Red Sox fans haven’t quite gotten used to Garrett Crochet yet. Not since Pedro have we had the pleasure of witnessing such dominance every five days and there’s a giddy buzz throughout the the fanbase every time he takes the mound. But when forecasting the postseason ahead, we’ve already started to take him for granted. Crochet, we know, will do his job in the opening game of the hypothetical postseason series that awaits us. So it’s game two that we fixate on. Do the Red Sox have that vaunted number two starter? Do they have a chance if they don’t?
The number two starter role looked like it was going to be a problem ever since Tanner Houck went down with an injury after a disastrous start to the season. Then Lucas Giolito stepped up (and, yes, Brayan Bello too, of course, but it’s Giolito who is getting his flowers today). Giolito dominated the Orioles over eight innings in Baltimore last night, continuing an extended stretch of outstanding pitching that dates back to early June: 85.2 innings, 72 strikeouts, 27 walks, and a 2.31 ERA. It’s ok to admit that you probably didn’t see this coming. Very few people did.
Giolito has been a great pitcher before, most notably back in 2019, when he put up an ERA+ of 134 and finished sixth in the Cy Young voting. But inconsistency has been the defining trait of his career. Just the year before that great 2019 season, Giolito led the league in earned runs and walks. Four years and three Cy Young vote-getting seasons later, his ERA+ would again dip below league average and he would lead the league in home runs allowed. And after missing the entire 2024 season with Tommy John Lite, he didn’t seem all that likely to find his form again at age 31. But the fact that he has may have just saved the Red Sox season.

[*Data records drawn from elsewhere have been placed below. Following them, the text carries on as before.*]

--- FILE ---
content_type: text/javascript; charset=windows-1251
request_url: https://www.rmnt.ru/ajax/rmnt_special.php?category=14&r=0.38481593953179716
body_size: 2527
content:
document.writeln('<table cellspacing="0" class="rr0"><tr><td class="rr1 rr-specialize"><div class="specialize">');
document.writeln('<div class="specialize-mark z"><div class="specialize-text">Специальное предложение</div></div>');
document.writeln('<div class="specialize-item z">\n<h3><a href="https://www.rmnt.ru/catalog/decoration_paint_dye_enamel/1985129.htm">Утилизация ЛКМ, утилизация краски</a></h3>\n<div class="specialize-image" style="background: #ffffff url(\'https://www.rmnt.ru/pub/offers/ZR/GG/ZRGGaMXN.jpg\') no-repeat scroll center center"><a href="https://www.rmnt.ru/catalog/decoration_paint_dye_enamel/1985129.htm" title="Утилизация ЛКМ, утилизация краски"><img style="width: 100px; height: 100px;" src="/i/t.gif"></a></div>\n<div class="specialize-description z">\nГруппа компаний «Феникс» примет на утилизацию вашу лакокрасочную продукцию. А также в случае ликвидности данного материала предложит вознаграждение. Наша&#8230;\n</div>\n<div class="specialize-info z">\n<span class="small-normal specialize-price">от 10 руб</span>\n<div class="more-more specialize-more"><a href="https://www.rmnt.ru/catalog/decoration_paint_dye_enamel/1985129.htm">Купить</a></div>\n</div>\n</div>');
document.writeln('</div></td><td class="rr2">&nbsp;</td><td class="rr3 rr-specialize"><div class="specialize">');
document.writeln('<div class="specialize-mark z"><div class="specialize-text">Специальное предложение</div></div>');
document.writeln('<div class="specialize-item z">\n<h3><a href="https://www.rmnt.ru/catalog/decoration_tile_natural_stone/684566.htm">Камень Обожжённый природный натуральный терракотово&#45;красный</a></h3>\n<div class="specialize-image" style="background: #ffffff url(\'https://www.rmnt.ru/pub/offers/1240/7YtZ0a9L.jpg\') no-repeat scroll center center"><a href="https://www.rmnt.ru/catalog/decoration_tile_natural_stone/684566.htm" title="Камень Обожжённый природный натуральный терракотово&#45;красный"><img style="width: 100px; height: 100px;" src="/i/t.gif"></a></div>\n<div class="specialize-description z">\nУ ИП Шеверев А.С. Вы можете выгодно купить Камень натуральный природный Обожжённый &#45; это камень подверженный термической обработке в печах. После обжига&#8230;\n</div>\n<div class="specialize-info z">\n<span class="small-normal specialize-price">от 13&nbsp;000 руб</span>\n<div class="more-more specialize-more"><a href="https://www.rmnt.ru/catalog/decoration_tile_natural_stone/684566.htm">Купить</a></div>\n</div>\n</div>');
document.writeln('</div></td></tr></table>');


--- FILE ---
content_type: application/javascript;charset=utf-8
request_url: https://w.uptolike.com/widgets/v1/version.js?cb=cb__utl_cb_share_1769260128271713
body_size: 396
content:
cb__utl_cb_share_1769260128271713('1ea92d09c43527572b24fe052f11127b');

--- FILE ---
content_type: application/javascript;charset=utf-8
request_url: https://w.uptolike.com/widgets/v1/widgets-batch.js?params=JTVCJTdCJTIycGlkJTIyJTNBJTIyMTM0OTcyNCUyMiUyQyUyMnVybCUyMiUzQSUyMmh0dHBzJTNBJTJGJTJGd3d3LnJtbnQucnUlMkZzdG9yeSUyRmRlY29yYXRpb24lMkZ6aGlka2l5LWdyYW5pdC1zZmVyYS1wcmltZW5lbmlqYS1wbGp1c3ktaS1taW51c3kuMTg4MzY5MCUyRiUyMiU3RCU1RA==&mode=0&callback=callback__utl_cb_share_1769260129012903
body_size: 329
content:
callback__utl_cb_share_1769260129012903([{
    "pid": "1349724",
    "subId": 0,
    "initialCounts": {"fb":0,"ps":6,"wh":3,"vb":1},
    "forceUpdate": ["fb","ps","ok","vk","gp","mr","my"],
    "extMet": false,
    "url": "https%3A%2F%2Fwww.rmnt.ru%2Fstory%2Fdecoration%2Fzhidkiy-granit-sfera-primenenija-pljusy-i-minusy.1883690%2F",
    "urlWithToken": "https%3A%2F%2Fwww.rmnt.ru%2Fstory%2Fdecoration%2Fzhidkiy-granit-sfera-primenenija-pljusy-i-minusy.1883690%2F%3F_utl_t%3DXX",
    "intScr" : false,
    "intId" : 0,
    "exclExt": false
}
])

This is why Giolito can seem so important, maybe even more important than Crochet. Garrett Crochet is the blue sky you see out your window right now, the one you expect to see on a late summer morning (and gripe about if you don’t). Lucas Giolito is the blue sky you get on a surprisingly mild morning in the midst of an otherwise brutal early March. He’s the sky that ignites your imagination and gives you hope for the days ahead.
The Red Sox now have a viable number two starter (actually, they have two). October is coming, and the forecast looks beautiful. Bring it on.